Probably the most exciting fish available to northern surfcasters is the little tunny which normally visits the suds at times during this month and into October. Their appearances are sporadic, and they’re generally chasing very small bait which is hard to duplicate. As a result, they are hard to fool with standard tackle and techniques. Those who specialize in fishing for them eliminate all hardware and tie small metal lures directly to light mono — which may result in cut-offs if blues are around.
Lures are reeled at high speed, and the strikes are hard — followed by the blistering run typical of the tuna clan.

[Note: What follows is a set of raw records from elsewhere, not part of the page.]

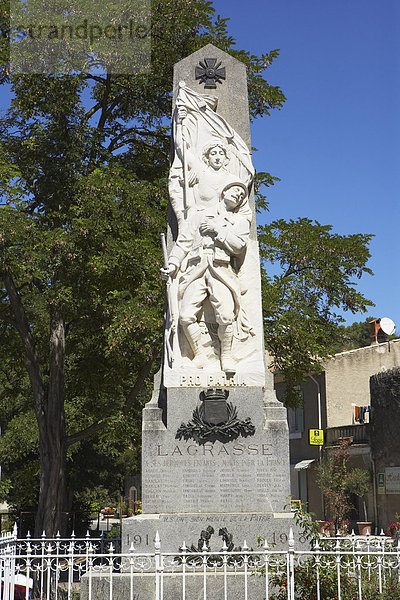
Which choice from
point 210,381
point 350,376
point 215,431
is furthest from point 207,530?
point 350,376

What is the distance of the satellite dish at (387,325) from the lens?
35.8 m

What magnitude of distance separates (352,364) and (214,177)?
26008mm

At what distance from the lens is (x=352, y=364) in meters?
34.9

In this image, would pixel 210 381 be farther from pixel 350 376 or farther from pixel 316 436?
pixel 350 376

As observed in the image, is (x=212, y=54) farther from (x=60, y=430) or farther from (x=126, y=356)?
(x=60, y=430)

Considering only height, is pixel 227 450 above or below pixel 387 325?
below

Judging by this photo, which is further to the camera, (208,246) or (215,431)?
(208,246)

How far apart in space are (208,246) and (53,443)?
1001cm

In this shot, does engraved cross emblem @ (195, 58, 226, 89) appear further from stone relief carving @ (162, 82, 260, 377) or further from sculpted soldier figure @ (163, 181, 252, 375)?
sculpted soldier figure @ (163, 181, 252, 375)

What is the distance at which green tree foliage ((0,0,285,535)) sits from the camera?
17016mm

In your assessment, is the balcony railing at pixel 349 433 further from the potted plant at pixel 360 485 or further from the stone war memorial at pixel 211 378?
the stone war memorial at pixel 211 378

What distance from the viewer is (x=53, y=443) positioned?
18281 millimetres

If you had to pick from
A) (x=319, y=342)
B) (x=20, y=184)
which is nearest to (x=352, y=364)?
(x=319, y=342)

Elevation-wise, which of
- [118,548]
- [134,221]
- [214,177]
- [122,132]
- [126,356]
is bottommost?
[118,548]
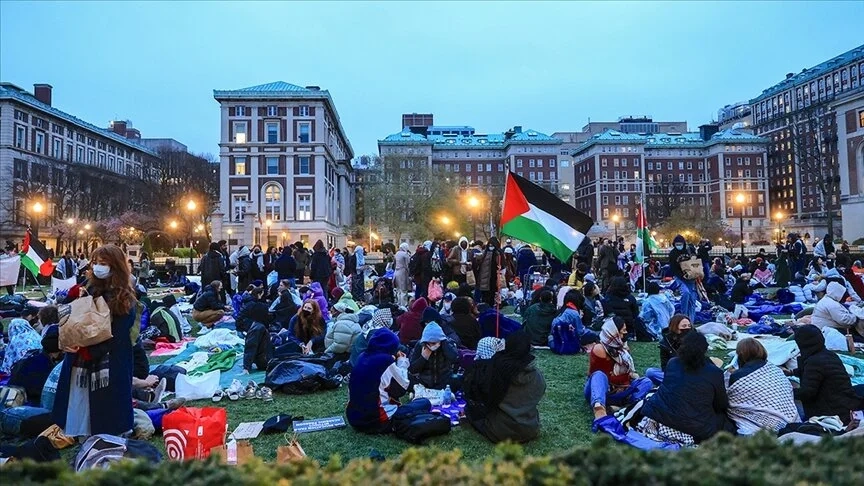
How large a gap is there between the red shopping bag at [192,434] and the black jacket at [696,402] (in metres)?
3.99

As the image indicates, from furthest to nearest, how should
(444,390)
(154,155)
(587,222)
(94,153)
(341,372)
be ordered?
(154,155), (94,153), (341,372), (587,222), (444,390)

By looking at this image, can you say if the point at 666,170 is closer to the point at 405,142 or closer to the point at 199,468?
the point at 405,142

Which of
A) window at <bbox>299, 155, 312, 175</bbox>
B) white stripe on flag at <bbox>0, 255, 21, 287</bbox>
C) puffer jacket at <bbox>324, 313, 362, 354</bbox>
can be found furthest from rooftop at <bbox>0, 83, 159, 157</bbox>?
puffer jacket at <bbox>324, 313, 362, 354</bbox>

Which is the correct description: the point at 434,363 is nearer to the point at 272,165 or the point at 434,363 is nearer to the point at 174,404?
the point at 174,404

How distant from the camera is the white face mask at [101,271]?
14.4 feet

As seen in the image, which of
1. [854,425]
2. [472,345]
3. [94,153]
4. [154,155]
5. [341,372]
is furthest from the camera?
[154,155]

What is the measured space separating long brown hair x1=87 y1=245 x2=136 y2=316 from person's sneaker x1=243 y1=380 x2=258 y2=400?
10.1 feet

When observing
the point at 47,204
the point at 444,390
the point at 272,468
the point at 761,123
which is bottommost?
the point at 444,390

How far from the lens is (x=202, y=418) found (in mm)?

Unfortunately, little tunny are the poorest eating of the tunas, and most of the 6-10-pound average fish are released.
I’ve yet to see any little tunny jumping even well out of reach of the surf so far, but like many others I’m always doping to be around when they chase bait within range. A better bet is to wait for an appearance at the mouths of inlets. Frank Huza is holding a little tunny in the photo below, but that one was caught in a much more productive fashion on a boat, It was hooked aboard the Queen Mary from Point Pleasant last week, as noted in yesterday’s blog.
The Jamaica from Brielle will be seeking tunny along with bonito and a possible school bluefin tuna on a limited trip at 6:30 a.m. tomorrow.
At Belmar, the Miss Belmar Princess had a slow start to jigging blues today before mostly small blues turned on. The Golden Eagle had a 14-pounder among the smaller blues yesterday, and also lost what they though was a bluefin tuna, They were on a tuna trip today.
The Fishermen from Atlantic Highlands had to make four drops today in order to get into hot porgy action. They were of mixed sizes, but mostly in the 9-9 1/2-inch range.
Capt. Lou Grazioso reported the Triple Wrecks yellowfin tuna run continues, though Friday was a tough one for most boats. Yet, the tuna were hitting everything again yesterday.